The bill authorizes the AHCA to calculate a medical loss ratio for managed care plans in the existing Medicaid reform pilot program and the new statewide Medicaid managed care program, if required as a condition of a Medicaid waiver. Expenditures must be classified in a manner consistent with the medical loss ratio requirements under the federal Patient Protection and Affordable Care Act, except that funds provided by plans to graduate medical education institutions to underwrite the costs of residency positions are to be classified as medical expenditures under specified circumstances. Also, prior to final determination of the medical loss ratio, a plan may contribute to a designated state trust fund for the purpose of supporting Medicaid and indigent care and have the contribution counted as a medical expenditure.

The bill specifies that contracts between the AHCA and a person or entity, including Medicaid providers and managed care plans, necessary to administer the Medicaid program are not rules and are not subject to ch. 120, F.S.

The definition of “comprehensive long-term care plan,” as it is used in the statewide managed care program, is amended to include a Medicare Advantage Special Needs Plan organized as a preferred provider organization, provider-sponsored organization, health maintenance organization, or coordinated care plan. The definition of “eligible plan” is amended to include additional Medicare Advantage plans for purposes of the managed medical assistance program. 

The bill modifies the criteria the AHCA must use in giving preferences in the selection of eligible plans in the new statewide managed care program. The bill clarifies the preference that is to be given to organizations that are based in and perform operational functions in this state to include corporate headquarters as an operational function. The term “corporate headquarters” is defined to mean the principal office of the organization. 

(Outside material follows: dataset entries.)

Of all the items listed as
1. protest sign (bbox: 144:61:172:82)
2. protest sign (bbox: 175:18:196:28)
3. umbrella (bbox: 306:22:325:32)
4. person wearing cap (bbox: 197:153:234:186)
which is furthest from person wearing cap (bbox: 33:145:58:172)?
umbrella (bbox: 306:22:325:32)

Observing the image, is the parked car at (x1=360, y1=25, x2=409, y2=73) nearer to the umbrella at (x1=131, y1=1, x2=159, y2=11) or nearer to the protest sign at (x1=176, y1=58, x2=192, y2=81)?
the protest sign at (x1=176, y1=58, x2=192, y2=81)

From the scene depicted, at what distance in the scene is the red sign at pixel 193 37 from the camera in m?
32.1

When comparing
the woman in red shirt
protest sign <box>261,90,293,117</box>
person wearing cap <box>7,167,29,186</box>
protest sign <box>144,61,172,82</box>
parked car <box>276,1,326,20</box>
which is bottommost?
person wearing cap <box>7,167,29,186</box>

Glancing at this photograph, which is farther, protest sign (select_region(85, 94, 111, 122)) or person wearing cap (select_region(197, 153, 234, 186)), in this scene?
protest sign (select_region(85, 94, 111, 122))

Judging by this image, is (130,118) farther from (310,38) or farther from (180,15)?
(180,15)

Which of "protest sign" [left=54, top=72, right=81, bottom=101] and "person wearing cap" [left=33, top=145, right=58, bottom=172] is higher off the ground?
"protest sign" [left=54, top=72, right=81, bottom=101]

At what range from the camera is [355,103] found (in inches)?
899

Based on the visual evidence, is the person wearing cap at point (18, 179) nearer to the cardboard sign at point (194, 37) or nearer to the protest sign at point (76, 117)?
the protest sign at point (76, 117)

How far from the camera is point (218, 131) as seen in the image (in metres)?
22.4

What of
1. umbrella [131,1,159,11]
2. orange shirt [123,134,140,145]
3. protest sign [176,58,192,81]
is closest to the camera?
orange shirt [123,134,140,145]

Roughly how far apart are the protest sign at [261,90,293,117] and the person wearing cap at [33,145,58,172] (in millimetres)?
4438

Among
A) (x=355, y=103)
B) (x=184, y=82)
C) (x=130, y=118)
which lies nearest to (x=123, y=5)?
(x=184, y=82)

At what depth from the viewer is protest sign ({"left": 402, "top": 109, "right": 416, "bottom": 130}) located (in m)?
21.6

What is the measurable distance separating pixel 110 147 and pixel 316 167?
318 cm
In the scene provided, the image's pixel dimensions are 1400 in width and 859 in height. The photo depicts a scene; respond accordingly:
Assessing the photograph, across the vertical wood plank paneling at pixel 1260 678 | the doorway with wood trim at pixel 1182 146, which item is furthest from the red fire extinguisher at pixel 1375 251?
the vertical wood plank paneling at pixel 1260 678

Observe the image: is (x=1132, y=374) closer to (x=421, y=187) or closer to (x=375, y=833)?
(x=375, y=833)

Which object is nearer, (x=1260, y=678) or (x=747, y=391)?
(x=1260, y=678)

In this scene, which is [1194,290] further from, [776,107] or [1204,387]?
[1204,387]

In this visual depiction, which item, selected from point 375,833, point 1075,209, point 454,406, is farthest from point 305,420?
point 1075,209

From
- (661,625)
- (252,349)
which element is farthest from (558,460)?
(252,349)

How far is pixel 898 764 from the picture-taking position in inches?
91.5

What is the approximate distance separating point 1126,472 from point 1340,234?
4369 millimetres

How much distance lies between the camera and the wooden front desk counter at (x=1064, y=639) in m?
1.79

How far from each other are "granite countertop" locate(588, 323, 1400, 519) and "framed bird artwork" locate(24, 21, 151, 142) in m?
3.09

The penalty provisions for plans in the statewide Medicaid managed care program that reduce enrollment levels or leave a region before the end of their contract term are modified to specify that all departing plans must pay a penalty of 25 percent of that portion of the minimum surplus required by law which is attributable to the provision of coverage to Medicaid enrollees, not all their lines of business. 

The bill changes a reference to primary care physician to primary care provider in the primary care initiative under the statewide Medicaid managed care program. The change clarifies that primary care may be provided by a health care practitioner other than a physician, such as an advanced registered nurse practitioner. 

The bill amends the requirements for participation of specialty plans in the statewide Medicaid managed care program to exempt specialty plans from the regional plan number limits, however the aggregate enrollment of all specialty plans in a region may not exceed 10 percent of the total enrollees of that region. 

The bill specifies that participation of Medicare Advantage plans in the statewide Medicaid managed care program shall be pursuant to a contract with the AHCA that is consistent with the Medicare Improvement for Patients and Providers Act of 2008. Such plans are not subject to the procurement requirements of the statewide Medicaid managed care program if the plan’s Medicaid enrollees consist exclusively of dually eligible recipients who are enrolled in the plan in order to receive Medicare benefits as of the date that the invitation to negotiate is issued. The participation of Medicare Advantage plans in the long-term care managed care component of the statewide Medicaid managed care program is limited to Medicare Advantage Special Needs Plans. 

Effective May 12, 2012, the bill requires certain individual, group, blanket, and franchise health insurance policies to comply with the National Association of Insurance Commissioners Uniform Health Carrier External Review Model Act in accordance with rules adopted by the Office of Insurance Regulation (Financial Services Commission) and certain provisions of the Employee Retirement Income Security Act relating to internal grievances.

If approved by the Governor, these provisions take effect July 1, 2012, except that sections 1, 11, 12, and 13 take effect May 12, 2012.